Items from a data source
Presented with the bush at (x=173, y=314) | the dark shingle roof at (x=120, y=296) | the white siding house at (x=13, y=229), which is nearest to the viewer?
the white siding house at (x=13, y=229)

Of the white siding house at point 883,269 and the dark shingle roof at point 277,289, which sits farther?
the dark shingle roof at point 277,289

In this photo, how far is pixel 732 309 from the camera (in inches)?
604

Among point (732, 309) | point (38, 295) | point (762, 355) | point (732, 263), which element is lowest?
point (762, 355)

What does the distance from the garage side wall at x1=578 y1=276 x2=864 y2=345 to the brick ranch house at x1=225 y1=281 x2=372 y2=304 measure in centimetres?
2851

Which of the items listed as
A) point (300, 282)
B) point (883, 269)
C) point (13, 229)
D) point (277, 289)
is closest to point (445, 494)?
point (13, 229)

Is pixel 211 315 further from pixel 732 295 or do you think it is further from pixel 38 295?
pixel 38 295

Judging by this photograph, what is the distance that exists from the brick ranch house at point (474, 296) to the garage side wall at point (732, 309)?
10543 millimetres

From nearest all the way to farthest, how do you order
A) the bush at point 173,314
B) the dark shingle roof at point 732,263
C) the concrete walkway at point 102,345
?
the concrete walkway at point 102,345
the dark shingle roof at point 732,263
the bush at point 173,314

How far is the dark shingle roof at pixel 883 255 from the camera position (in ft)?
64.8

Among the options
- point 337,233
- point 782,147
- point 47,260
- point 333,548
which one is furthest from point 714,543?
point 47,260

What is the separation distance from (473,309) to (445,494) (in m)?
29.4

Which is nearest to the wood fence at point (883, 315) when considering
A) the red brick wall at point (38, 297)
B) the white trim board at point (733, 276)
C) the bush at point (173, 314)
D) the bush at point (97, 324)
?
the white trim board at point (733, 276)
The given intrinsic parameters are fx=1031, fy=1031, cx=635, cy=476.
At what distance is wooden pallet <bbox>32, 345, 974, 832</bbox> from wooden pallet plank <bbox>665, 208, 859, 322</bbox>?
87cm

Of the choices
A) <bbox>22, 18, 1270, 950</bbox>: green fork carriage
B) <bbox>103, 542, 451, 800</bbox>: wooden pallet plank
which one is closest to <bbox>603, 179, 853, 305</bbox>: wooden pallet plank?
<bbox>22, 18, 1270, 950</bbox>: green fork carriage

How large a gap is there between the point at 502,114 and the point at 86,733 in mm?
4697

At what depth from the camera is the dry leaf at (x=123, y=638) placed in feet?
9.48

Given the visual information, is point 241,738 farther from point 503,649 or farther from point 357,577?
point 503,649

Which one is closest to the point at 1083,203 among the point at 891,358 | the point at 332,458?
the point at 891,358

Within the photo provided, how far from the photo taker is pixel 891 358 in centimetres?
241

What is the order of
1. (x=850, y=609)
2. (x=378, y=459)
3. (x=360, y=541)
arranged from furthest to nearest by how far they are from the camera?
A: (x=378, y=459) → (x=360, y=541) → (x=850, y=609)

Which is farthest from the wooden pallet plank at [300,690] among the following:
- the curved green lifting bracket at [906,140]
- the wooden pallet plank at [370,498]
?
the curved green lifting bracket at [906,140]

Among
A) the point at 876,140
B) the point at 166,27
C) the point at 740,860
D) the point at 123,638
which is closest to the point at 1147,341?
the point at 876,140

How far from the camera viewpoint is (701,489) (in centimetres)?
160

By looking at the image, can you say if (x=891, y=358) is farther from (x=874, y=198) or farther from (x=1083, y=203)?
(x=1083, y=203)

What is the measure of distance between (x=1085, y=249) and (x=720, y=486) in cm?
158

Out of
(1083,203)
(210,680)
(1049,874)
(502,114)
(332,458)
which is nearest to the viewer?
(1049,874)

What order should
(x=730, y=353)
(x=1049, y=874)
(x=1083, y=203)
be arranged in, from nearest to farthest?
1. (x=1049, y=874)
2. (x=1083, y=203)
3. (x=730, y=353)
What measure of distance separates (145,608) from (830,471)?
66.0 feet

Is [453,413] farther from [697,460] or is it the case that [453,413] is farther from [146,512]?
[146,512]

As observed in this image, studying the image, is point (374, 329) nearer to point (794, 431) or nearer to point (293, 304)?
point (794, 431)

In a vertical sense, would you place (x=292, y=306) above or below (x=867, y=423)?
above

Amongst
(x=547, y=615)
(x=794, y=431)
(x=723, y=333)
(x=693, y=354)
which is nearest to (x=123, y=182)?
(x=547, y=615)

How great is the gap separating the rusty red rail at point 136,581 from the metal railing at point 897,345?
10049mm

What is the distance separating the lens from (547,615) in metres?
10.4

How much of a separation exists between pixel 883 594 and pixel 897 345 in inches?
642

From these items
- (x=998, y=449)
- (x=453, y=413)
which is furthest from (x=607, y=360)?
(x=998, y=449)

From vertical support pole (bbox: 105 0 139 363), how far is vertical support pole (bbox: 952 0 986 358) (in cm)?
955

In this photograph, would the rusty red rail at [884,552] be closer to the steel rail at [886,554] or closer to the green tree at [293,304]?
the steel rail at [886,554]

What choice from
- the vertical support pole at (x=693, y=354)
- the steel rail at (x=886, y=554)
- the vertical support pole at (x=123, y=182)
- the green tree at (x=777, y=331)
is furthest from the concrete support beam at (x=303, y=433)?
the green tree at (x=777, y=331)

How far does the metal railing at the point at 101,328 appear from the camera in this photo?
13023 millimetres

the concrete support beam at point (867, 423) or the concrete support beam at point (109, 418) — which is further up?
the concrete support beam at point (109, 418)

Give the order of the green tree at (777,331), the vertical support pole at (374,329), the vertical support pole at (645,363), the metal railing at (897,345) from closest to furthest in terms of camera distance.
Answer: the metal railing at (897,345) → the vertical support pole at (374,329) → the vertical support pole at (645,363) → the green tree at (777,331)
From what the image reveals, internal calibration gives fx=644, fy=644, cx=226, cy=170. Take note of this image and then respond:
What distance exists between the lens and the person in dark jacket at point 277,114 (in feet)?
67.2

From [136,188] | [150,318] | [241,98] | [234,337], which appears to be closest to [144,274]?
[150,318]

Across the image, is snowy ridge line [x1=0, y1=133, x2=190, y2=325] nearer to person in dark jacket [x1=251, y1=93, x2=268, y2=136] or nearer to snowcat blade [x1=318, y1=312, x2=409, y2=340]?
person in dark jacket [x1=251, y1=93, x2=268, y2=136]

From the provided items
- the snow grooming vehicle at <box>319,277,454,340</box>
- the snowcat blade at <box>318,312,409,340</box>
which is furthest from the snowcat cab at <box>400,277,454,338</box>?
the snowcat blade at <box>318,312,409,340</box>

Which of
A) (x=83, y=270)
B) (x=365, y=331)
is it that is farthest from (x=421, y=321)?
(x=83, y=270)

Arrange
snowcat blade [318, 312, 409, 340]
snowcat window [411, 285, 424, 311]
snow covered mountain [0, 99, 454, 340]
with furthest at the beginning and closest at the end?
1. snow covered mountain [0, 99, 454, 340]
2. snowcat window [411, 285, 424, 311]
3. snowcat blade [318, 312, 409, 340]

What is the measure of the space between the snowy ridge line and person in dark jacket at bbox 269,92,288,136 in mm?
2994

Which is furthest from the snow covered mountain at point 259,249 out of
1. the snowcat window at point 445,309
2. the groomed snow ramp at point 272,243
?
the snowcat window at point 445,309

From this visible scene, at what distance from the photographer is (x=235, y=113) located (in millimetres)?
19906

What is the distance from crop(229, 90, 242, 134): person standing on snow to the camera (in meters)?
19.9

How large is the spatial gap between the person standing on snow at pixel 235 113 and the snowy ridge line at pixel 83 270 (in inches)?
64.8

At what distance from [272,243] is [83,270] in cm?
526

YOUR OBJECTIVE
Repeat all entries. Match them exactly.

SOLUTION
Presented with the bush at (x=173, y=314) | the dark shingle roof at (x=120, y=296) | the white siding house at (x=13, y=229), which is nearest to the viewer?
the white siding house at (x=13, y=229)

Of the white siding house at point 883,269 and the dark shingle roof at point 277,289, which sits farther?
the dark shingle roof at point 277,289

In this photo, how far is pixel 732 309 from the camera (in inches)?
604

Among point (732, 309) | point (38, 295) | point (762, 355) | point (732, 263), which element is lowest?
point (762, 355)

What does the distance from the garage side wall at x1=578 y1=276 x2=864 y2=345 to the brick ranch house at x1=225 y1=281 x2=372 y2=304 measure in centimetres?
2851

Which of the items listed as
A) point (300, 282)
B) point (883, 269)
C) point (13, 229)
D) point (277, 289)
is closest to point (445, 494)?
point (13, 229)

Is pixel 211 315 further from pixel 732 295 or do you think it is further from pixel 38 295?
pixel 38 295

Judging by this photograph, what is the distance that exists from the brick ranch house at point (474, 296) to the garage side wall at point (732, 309)?
10543 millimetres

From nearest all the way to farthest, how do you order
A) the bush at point 173,314
B) the dark shingle roof at point 732,263
C) the concrete walkway at point 102,345
?
the concrete walkway at point 102,345
the dark shingle roof at point 732,263
the bush at point 173,314

How far is the dark shingle roof at pixel 883 255 from the camera position (in ft)?
64.8

Among the options
- point 337,233
- point 782,147
- point 47,260
- point 333,548
which one is furthest from point 714,543?
point 47,260

What is the separation distance from (473,309) to (445,494) (in m)?
29.4

Which is nearest to the wood fence at point (883, 315) when considering
A) the red brick wall at point (38, 297)
B) the white trim board at point (733, 276)
C) the bush at point (173, 314)
D) the bush at point (97, 324)
?
the white trim board at point (733, 276)
The given intrinsic parameters are fx=1031, fy=1031, cx=635, cy=476.
At what distance is wooden pallet <bbox>32, 345, 974, 832</bbox> from wooden pallet plank <bbox>665, 208, 859, 322</bbox>?
87cm

Of the choices
A) <bbox>22, 18, 1270, 950</bbox>: green fork carriage
B) <bbox>103, 542, 451, 800</bbox>: wooden pallet plank
which one is closest to <bbox>603, 179, 853, 305</bbox>: wooden pallet plank?
<bbox>22, 18, 1270, 950</bbox>: green fork carriage

How large a gap is there between the point at 502,114 and the point at 86,733 in mm?
4697

At what depth from the camera is the dry leaf at (x=123, y=638) placed in feet?
9.48

Given the visual information, is point 241,738 farther from point 503,649 or farther from point 357,577?
point 503,649

Which one is closest to the point at 1083,203 among the point at 891,358 | the point at 332,458?
the point at 891,358

Within the photo provided, how far from the photo taker is pixel 891 358 in centimetres?
241

What is the order of
1. (x=850, y=609)
2. (x=378, y=459)
3. (x=360, y=541)
arranged from furthest to nearest by how far they are from the camera?
A: (x=378, y=459) → (x=360, y=541) → (x=850, y=609)

Which is farthest from the wooden pallet plank at [300,690] among the following:
- the curved green lifting bracket at [906,140]
- the wooden pallet plank at [370,498]
?
the curved green lifting bracket at [906,140]

Among
A) the point at 876,140
B) the point at 166,27
C) the point at 740,860
D) the point at 123,638
which is closest to the point at 1147,341?
the point at 876,140

How far from the camera viewpoint is (701,489) (in centimetres)?
160

By looking at the image, can you say if (x=891, y=358) is farther from (x=874, y=198) or farther from (x=1083, y=203)?
(x=1083, y=203)

What is the measure of distance between (x=1085, y=249) and (x=720, y=486) in cm?
158

Out of
(1083,203)
(210,680)
(1049,874)
(502,114)
(332,458)
which is nearest to the viewer?
(1049,874)

What order should
(x=730, y=353)
(x=1049, y=874)
(x=1083, y=203)
be arranged in, from nearest to farthest?
1. (x=1049, y=874)
2. (x=1083, y=203)
3. (x=730, y=353)
What measure of distance separates (145,608) from (830,471)?
66.0 feet

Is [453,413] farther from [697,460] or is it the case that [453,413] is farther from [146,512]?
[146,512]

As observed in this image, studying the image, is point (374, 329) nearer to point (794, 431) or nearer to point (293, 304)?
point (794, 431)

In a vertical sense, would you place (x=292, y=306) above or below (x=867, y=423)?
above

Amongst
(x=547, y=615)
(x=794, y=431)
(x=723, y=333)
(x=693, y=354)
which is nearest to (x=123, y=182)?
(x=547, y=615)

How great is the gap separating the rusty red rail at point 136,581 from the metal railing at point 897,345?
10049mm

What is the distance separating the lens from (547,615) in metres?
10.4

How much of a separation exists between pixel 883 594 and pixel 897 345 in inches?
642

From these items
- (x=998, y=449)
- (x=453, y=413)
which is furthest from (x=607, y=360)?
(x=998, y=449)

From vertical support pole (bbox: 105 0 139 363), how far is vertical support pole (bbox: 952 0 986 358) (in cm)?
955

In this photograph, would the rusty red rail at [884,552] be closer to the steel rail at [886,554] or closer to the green tree at [293,304]?
the steel rail at [886,554]

What choice from
- the vertical support pole at (x=693, y=354)
- the steel rail at (x=886, y=554)
- the vertical support pole at (x=123, y=182)
- the green tree at (x=777, y=331)
is furthest from the concrete support beam at (x=303, y=433)?
the green tree at (x=777, y=331)

How far does the metal railing at the point at 101,328 appear from the camera in this photo?
13023 millimetres

the concrete support beam at point (867, 423) or the concrete support beam at point (109, 418) — which is further up?
the concrete support beam at point (109, 418)

Give the order of the green tree at (777,331), the vertical support pole at (374,329), the vertical support pole at (645,363), the metal railing at (897,345) from closest to furthest in terms of camera distance.
Answer: the metal railing at (897,345) → the vertical support pole at (374,329) → the vertical support pole at (645,363) → the green tree at (777,331)
From what the image reveals, internal calibration gives fx=644, fy=644, cx=226, cy=170. Take note of this image and then respond:
What distance exists between the lens and the person in dark jacket at point 277,114 (in feet)?
67.2

From [136,188] | [150,318] | [241,98] | [234,337], which appears to be closest to [144,274]?
[150,318]

Across the image, is snowy ridge line [x1=0, y1=133, x2=190, y2=325] nearer to person in dark jacket [x1=251, y1=93, x2=268, y2=136] or nearer to snowcat blade [x1=318, y1=312, x2=409, y2=340]?
person in dark jacket [x1=251, y1=93, x2=268, y2=136]

From the provided items
- the snow grooming vehicle at <box>319,277,454,340</box>
- the snowcat blade at <box>318,312,409,340</box>
which is furthest from the snowcat cab at <box>400,277,454,338</box>?
the snowcat blade at <box>318,312,409,340</box>

Which of
A) (x=83, y=270)
B) (x=365, y=331)
is it that is farthest from (x=421, y=321)?
(x=83, y=270)

Arrange
snowcat blade [318, 312, 409, 340]
snowcat window [411, 285, 424, 311]
snow covered mountain [0, 99, 454, 340]
with furthest at the beginning and closest at the end?
1. snow covered mountain [0, 99, 454, 340]
2. snowcat window [411, 285, 424, 311]
3. snowcat blade [318, 312, 409, 340]

What is the measure of the space between the snowy ridge line and person in dark jacket at bbox 269,92,288,136 in mm?
2994

Which is furthest from the snow covered mountain at point 259,249 out of
1. the snowcat window at point 445,309
2. the groomed snow ramp at point 272,243
?
the snowcat window at point 445,309

From this visible scene, at what distance from the photographer is (x=235, y=113) located (in millimetres)?
19906

What is the distance from crop(229, 90, 242, 134): person standing on snow to the camera (in meters)?
19.9

How large is the spatial gap between the person standing on snow at pixel 235 113 and the snowy ridge line at pixel 83 270 (in inches)?
64.8

At what distance from [272,243] is [83,270] in cm?
526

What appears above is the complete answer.